Despite the high incidence of filariasis, microfilaria in FNAC is not a very common finding. There have been reports of single or small number of cases of microfilaremia at various sites such as lymph node, breast lump, bone marrow, bronchial aspirate, nipple secretions, pleural and pericardial fluid, ovarian cyst fluid, and cervicovaginal smears.
Microfilariae and adult filarial worms have occasionally been detected in association with neoplastic lesions in cytological smears. On searching the literature for microfilaria with malignant neoplasm, we have found some case reports describing coexistence of microfilaria with primary malignant tumor.[3–5]
We have not found any case of microfilaria with secondary deposits. The presence of microfilariae along with neoplasms is generally regarded as a chance association.

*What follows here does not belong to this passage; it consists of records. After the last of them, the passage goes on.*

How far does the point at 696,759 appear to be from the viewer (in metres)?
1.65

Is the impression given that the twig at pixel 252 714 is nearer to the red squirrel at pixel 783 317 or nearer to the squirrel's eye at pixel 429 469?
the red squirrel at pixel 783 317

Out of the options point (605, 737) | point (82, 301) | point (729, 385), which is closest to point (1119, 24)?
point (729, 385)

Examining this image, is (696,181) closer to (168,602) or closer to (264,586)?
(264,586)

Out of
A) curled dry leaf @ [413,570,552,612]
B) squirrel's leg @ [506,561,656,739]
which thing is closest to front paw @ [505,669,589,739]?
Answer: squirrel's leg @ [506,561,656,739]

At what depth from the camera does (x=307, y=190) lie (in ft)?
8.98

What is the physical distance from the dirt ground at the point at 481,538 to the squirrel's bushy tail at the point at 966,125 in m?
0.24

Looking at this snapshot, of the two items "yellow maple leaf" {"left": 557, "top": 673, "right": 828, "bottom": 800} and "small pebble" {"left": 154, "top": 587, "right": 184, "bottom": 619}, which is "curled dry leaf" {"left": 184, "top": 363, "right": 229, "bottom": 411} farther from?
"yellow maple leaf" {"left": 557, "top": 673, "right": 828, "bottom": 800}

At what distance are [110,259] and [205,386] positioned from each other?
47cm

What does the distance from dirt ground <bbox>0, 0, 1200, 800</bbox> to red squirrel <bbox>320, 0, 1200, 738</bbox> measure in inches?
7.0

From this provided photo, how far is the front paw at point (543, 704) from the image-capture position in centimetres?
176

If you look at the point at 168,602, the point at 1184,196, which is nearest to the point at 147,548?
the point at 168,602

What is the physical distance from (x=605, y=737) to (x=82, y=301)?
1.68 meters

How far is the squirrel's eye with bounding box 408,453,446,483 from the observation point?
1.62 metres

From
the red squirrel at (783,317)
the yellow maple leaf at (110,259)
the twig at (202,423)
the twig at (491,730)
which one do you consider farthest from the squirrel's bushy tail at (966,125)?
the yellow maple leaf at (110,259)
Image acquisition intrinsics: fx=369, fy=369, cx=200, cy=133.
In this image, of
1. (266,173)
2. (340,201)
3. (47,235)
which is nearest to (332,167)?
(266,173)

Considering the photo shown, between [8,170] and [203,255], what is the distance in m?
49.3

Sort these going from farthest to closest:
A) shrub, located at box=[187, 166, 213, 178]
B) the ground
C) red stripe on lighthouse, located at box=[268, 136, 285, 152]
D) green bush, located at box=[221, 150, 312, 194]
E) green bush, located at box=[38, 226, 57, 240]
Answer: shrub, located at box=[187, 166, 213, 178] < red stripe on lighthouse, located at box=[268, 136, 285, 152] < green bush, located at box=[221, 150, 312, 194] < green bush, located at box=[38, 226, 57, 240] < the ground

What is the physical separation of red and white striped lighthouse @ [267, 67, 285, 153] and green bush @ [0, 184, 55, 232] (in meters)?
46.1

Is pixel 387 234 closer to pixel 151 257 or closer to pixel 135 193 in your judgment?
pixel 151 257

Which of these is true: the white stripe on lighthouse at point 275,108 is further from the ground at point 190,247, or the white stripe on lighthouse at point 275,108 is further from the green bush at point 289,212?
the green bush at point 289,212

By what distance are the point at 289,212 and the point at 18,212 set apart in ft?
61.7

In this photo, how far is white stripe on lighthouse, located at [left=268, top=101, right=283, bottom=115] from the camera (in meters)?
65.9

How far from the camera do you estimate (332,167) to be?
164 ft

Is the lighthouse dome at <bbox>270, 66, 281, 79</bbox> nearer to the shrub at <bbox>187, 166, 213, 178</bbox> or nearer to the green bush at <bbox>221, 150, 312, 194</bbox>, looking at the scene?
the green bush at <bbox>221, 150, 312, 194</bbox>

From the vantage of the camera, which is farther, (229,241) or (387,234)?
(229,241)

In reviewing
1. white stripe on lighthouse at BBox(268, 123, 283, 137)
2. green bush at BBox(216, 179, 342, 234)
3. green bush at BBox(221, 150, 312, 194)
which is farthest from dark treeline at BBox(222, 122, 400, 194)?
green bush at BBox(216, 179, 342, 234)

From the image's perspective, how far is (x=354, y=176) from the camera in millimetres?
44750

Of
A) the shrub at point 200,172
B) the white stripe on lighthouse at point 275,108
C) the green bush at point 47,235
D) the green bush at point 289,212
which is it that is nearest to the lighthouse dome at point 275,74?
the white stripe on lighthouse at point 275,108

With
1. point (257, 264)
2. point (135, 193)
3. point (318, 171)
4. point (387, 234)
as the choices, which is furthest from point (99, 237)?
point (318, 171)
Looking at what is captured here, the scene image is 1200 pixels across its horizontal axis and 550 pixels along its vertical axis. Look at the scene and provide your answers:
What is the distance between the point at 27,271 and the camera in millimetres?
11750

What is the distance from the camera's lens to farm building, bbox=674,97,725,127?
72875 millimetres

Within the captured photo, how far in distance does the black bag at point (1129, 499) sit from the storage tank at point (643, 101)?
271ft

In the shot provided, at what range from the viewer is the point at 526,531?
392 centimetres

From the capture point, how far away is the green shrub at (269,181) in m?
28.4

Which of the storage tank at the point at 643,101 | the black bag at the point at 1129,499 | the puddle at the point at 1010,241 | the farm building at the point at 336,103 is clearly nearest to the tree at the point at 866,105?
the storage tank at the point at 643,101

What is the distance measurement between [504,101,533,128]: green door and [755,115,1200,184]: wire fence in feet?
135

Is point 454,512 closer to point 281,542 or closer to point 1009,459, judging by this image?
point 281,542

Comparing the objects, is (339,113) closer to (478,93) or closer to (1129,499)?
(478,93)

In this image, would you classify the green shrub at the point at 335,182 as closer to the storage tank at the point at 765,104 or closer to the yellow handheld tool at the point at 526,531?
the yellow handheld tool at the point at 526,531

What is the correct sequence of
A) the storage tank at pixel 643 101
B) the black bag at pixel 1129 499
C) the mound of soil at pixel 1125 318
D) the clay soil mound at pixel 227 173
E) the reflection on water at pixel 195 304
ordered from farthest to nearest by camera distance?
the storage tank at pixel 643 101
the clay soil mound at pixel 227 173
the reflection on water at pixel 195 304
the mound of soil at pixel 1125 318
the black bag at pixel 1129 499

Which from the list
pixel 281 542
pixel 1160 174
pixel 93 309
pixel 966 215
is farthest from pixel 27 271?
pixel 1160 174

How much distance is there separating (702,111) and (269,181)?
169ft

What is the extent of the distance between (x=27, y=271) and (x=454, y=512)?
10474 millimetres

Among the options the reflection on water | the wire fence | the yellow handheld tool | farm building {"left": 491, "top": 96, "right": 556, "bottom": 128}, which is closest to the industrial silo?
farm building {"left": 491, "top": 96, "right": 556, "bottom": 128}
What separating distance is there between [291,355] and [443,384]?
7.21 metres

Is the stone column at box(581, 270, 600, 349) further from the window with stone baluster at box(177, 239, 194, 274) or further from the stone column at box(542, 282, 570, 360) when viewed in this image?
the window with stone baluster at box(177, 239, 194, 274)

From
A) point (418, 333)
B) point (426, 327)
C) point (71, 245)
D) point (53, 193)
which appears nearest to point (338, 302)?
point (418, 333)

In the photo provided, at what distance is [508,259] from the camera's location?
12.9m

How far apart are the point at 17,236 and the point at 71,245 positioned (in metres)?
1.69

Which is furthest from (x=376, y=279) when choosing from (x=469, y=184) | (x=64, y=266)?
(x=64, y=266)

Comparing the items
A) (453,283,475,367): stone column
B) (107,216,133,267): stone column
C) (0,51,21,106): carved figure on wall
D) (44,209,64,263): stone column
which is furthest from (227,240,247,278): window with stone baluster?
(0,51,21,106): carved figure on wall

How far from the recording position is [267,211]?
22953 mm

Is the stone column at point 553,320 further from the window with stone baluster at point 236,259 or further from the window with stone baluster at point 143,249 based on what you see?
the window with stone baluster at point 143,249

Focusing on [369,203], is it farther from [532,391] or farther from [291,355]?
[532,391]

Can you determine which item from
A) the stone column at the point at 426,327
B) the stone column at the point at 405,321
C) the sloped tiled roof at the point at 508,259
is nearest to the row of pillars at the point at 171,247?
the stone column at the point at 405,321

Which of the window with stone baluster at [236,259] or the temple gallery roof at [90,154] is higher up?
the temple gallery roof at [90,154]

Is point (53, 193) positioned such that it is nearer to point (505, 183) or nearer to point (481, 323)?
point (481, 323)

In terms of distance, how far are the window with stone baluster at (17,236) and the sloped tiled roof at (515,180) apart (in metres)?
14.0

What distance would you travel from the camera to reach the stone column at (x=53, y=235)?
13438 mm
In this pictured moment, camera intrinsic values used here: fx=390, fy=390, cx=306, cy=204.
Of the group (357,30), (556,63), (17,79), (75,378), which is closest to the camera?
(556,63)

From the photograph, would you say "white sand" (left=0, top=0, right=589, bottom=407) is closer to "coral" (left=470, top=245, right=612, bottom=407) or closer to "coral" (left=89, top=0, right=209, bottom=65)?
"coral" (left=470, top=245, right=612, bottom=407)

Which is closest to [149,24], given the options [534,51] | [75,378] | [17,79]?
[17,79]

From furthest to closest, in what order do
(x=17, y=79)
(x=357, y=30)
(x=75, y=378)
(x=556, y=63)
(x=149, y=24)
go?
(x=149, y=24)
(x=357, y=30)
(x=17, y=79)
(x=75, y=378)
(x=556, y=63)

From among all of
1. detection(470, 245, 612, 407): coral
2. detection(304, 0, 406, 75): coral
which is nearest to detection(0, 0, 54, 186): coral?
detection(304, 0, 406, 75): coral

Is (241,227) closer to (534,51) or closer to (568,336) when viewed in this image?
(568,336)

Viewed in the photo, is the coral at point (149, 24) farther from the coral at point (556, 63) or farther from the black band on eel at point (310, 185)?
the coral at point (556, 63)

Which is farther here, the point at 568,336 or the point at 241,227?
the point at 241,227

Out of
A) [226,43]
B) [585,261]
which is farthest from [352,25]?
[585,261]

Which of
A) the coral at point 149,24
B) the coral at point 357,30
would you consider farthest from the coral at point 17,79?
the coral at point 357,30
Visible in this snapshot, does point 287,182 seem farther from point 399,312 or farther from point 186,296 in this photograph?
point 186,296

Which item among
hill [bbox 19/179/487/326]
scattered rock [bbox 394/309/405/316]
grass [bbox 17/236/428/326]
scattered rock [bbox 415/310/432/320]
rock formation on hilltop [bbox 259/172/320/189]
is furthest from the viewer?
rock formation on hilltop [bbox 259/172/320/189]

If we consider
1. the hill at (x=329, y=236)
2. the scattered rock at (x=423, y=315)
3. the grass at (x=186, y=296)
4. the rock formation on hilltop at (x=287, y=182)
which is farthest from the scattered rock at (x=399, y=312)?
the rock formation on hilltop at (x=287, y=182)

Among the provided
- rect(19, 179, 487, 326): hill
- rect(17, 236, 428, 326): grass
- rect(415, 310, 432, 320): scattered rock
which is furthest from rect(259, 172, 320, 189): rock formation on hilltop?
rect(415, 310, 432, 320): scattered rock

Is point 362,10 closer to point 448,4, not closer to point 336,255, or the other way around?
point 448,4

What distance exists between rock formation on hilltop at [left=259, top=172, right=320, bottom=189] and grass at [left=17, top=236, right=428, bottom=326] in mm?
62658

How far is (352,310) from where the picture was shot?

In the present case, we feel that the presence of microfilaria in association with the metastatic deposits is an incidental finding and that the patient was harboring subclinical filariasis when the tumor metastasized. No microfilariae were detected in the peripheral smears. Our case illustrates the coexistence of microfilariae with secondary deposits of adenocarcinoma, which is a rare finding. This also highlights the importance of screening smears for parasites even in the absence of clinical symptoms, particularly in highly endemic areas.